It was a nice composition that framed itself through the opening, a perfect instant of arrested motion, artistic and satisfactory. There was Lieutenant Kinglake standing with his hands up and his jaw tensed and a stubborn snarl around his eyes, with Johan Blatt advancing towards him. Fritzie Weinbach stood a little off to the right, with a big snub-nosed automatic leveled at the detective's sternum. Simon could identify them both without ever having seen them before — the tall blond man and the fat red man with the cold bleached eyes.

He saw Siegfried Maris too, for the first time as the man he was instead of the forgotten bartender called Joe. It was amazing what a difference there was. He sat behind a desk, without the disguise of the white coat and the quick obsequious serving movements, wearing an ordinary dark business suit, and obviously the dominant personality of the group. For ultimate proof, he even had a flat light tan case and a shabby pocket memorandum book among some papers on the blotter in front of him. Simon knew even from where he stood that they must be the notes of Henry Stephen Matson and the diary of Nick Vaschetti. It was all there.

And Maris was there, with his square powerful face that hadn't a natural smile in any line of it; and he was turning towards the interruption with his eyes widening and one of his strong swift hands already starting to move; and the Saint knew without any further study, without a second's hesitation, that this was the one man he had to get and be sure of, no matter what else happened afterwards.

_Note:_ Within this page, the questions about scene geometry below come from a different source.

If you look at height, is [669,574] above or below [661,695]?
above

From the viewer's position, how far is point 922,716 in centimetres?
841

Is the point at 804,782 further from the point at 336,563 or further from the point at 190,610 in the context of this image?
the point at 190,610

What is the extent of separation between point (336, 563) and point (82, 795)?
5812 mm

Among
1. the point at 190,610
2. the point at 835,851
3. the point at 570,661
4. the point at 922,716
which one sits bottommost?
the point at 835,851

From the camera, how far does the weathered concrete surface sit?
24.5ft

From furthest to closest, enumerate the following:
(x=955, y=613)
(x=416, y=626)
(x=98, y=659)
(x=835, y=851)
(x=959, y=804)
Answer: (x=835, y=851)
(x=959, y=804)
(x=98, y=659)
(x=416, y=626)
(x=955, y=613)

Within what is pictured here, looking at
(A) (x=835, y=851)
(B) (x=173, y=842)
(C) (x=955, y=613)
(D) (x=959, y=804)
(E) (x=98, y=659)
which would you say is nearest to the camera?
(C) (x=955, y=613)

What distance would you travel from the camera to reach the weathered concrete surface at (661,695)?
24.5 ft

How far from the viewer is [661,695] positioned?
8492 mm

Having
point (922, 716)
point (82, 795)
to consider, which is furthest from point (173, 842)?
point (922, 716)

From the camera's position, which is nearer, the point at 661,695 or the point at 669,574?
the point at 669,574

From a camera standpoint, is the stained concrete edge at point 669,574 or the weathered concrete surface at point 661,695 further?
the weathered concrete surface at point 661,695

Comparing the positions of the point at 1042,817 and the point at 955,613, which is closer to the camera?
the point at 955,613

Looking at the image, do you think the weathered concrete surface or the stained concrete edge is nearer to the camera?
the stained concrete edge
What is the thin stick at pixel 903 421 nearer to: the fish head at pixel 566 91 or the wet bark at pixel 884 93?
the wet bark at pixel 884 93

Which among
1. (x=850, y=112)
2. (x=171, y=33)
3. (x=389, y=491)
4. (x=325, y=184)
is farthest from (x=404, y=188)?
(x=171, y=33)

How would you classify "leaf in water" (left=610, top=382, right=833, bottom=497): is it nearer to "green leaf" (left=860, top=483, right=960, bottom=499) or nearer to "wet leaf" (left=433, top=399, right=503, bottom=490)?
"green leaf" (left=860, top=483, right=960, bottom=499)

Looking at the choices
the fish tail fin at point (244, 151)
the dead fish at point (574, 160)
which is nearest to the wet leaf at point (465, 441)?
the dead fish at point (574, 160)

The knife sped from his hand like a glitter of leaping silver, flying like a splinter of living light straight for the newly retired bartender's throat.

Then Lieutenant Kinglake had taken advantage of the diversion to make a grab for his gun, and the room was full of thunder and the dry stinging tang of cordite.

13

Simon Templar didn't carve notches in the handle of his knife, because they would eventually have affected the balance, and he was used to it and he hoped it would last for a long time. He did worry about rust and the way it could dull a blade. He wiped the blade very carefully on Maris's shirt before he put the knife back in its sheath.

"Let's face it," he said; "he did pour some of the lousiest drinks I ever paid for."

Kinglake was reloading his Police Positive with the unconscious detachment of prehistorically rooted habit.

He said, almost awkwardly for him: "I just wanted to be in at the death."